In each change of perspective, Marra reveals characters who are both exhausted by loss and resilient. In Haava, Sonja, and Akhmed, Marra creates three unique ways of confronting the aftermath of loss and the daily realities of war. A child of eight, Haava is playful but precocious, wary of adults and pining for her father. Even Akhmed, who is initially teased by Sonja for being too sensitive, is far from paralyzed by the disappearance of his closest friend, the illness of his invalid wife, or the risks of keeping Haava safe. When Haava’s home is destroyed, he immediately takes care of the girl and decides to bring her to Sonja’s hospital. As they pass the hissing embers of Haava’s home, Akmed caustions Haava against harboring nostalgia:
“That’s my house.” Her voice broke their silence and he heard it as he would the only sound in an empty corridor.
“Don’t think of it like that,” he said.
“Like what?”
“Like it’s still yours.”
Marra’s characters are constantly aware of the transience of things, the frailty of their lives.
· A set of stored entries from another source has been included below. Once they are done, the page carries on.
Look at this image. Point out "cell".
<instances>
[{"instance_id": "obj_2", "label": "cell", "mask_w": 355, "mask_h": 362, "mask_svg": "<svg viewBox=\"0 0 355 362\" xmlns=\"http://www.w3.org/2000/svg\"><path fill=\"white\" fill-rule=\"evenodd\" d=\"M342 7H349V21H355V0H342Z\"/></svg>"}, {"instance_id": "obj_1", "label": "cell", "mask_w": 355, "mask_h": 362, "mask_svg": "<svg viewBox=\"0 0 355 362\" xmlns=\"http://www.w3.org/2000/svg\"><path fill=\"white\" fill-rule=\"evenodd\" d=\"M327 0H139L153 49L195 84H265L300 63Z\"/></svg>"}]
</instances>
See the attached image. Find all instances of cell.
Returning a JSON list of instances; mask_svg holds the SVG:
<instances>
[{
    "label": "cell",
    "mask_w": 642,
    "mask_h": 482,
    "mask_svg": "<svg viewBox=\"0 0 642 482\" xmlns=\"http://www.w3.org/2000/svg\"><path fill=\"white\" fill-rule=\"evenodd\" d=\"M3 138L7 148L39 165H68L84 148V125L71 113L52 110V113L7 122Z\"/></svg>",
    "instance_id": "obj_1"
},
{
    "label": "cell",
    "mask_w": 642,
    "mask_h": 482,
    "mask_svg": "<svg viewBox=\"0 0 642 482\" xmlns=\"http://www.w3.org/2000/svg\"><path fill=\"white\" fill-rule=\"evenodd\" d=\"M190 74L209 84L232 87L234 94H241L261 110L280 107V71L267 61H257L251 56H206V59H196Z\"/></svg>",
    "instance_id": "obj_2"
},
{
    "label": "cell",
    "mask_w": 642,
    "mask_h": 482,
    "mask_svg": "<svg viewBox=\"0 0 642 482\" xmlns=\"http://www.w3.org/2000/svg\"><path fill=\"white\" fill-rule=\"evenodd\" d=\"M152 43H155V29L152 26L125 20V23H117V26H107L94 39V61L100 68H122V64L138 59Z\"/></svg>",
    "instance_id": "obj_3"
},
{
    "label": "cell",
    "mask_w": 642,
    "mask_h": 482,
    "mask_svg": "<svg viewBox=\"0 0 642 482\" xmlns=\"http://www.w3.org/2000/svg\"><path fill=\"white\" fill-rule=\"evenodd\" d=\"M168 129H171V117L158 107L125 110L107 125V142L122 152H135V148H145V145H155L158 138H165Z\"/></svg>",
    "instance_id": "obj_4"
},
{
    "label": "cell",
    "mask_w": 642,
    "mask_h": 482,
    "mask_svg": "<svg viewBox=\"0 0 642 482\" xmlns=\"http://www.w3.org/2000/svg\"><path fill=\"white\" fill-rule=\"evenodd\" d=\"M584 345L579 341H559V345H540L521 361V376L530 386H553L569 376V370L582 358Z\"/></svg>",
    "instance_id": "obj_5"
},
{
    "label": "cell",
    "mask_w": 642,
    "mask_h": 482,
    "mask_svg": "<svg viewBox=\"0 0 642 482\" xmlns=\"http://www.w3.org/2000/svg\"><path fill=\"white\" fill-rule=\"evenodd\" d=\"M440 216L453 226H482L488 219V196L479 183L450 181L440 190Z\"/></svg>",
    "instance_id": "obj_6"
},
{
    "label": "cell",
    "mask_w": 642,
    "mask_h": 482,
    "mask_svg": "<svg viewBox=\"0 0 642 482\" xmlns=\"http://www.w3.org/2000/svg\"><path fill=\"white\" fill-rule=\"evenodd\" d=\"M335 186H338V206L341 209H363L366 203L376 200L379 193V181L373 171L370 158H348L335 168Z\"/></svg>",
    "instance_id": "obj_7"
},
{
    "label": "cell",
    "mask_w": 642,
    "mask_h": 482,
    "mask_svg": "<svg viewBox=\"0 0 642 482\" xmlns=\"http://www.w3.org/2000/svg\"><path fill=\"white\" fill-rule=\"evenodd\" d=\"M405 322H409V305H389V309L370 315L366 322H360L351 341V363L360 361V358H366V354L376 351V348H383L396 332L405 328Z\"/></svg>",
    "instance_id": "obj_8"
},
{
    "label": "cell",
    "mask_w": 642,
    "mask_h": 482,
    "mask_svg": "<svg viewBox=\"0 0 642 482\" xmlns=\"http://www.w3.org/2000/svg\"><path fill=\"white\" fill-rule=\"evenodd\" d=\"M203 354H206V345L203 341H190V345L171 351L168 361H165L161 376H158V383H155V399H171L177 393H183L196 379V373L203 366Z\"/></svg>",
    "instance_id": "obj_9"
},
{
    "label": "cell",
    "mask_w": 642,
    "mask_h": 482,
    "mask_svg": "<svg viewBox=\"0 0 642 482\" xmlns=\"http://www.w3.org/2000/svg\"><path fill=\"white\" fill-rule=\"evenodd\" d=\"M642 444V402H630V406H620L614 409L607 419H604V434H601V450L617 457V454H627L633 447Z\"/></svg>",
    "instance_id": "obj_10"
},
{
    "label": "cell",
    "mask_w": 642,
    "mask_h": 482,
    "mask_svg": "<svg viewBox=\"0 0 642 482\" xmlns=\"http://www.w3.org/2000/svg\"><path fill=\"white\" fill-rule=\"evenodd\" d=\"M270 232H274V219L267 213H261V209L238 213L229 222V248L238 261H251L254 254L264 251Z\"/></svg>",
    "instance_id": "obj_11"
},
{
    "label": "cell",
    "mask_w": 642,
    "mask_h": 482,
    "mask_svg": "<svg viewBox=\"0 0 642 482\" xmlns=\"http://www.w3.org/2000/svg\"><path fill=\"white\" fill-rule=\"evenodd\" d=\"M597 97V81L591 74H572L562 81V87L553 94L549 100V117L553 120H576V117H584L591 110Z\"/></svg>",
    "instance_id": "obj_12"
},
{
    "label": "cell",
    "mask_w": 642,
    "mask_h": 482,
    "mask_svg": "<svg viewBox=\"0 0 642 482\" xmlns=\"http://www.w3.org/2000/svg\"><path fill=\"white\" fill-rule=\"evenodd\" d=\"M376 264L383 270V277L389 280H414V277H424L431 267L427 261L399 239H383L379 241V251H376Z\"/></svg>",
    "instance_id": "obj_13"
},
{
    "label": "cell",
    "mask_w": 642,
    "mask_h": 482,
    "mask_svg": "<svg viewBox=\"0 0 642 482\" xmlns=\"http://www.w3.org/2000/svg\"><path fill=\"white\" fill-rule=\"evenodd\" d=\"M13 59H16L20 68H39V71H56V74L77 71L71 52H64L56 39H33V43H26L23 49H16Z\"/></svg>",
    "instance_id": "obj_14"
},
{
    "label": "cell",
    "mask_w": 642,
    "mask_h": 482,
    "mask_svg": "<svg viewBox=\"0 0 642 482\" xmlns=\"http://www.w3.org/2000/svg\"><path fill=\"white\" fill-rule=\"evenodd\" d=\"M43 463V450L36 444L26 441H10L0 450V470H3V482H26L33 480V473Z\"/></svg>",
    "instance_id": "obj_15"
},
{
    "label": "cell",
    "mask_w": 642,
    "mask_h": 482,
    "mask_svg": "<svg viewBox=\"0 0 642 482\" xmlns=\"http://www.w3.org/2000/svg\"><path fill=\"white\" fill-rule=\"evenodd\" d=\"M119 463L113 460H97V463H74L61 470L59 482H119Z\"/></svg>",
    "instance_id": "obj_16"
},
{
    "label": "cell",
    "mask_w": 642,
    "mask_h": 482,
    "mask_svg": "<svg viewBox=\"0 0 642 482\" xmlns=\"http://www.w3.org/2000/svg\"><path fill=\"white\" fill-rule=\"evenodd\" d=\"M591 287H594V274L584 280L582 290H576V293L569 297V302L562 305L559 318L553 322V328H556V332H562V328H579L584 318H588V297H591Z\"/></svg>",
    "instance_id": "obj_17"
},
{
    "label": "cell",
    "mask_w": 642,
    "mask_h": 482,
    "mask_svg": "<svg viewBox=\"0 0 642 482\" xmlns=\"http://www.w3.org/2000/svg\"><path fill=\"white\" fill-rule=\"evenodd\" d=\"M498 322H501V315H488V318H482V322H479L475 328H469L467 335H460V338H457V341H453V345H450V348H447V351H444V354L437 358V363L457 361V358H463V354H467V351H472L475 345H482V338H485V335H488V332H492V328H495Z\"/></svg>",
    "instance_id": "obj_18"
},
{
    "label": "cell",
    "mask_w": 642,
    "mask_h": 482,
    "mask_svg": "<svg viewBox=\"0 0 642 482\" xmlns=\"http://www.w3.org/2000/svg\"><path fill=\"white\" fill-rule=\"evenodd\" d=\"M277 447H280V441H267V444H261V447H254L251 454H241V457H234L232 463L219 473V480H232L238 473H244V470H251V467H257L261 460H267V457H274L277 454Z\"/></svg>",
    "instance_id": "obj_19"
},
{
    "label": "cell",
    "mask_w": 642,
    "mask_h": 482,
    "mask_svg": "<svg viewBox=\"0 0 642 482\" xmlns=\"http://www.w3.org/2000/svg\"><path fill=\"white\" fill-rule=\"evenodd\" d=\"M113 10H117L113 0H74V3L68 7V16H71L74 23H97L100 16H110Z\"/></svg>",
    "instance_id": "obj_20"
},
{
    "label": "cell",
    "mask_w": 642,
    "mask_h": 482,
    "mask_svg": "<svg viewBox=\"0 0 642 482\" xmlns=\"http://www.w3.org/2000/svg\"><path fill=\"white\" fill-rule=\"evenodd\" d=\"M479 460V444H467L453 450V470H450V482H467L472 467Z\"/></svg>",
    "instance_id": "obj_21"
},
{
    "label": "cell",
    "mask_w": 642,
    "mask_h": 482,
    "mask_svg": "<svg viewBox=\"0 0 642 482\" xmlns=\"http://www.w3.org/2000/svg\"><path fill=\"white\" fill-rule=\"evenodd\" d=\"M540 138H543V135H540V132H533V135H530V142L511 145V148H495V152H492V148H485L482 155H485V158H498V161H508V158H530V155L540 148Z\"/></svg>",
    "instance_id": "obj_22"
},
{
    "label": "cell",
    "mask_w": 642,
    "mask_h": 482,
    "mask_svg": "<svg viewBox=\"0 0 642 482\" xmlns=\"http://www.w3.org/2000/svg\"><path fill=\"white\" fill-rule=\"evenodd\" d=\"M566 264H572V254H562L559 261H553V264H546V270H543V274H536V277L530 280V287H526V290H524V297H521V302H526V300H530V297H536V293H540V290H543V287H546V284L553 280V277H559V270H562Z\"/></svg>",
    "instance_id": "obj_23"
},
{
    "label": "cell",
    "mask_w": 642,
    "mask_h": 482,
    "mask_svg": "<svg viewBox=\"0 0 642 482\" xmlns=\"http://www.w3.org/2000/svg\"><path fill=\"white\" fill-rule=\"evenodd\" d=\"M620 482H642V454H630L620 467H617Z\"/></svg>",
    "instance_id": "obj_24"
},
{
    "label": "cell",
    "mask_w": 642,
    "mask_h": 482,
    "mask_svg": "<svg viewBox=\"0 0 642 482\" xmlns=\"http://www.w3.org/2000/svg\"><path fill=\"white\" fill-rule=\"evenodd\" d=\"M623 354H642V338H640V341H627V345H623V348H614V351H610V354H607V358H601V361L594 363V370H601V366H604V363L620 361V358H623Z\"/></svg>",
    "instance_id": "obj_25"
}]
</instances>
This leads both to a resolve and poignancy that pervades the novel, as each character reckons with the inevitable. Living in a country where land mines can destroy lives in seconds, where people can disappear into the back of a truck, Sonja, Akhmed, and Haava are haunted by the past and aware that their lives could be cut short at any moment. Marra plays with this tight cord of tension throughout the novel; despite the poetic gestures of remembrance and the moments of beauty in the rubble, the reader cannot break free from the fear of bombs underfoot. This urgency is the driving force of Marra’s novel, as the characters skirt tripwires and evade checkpoints, carrying with them memories that promise to survive.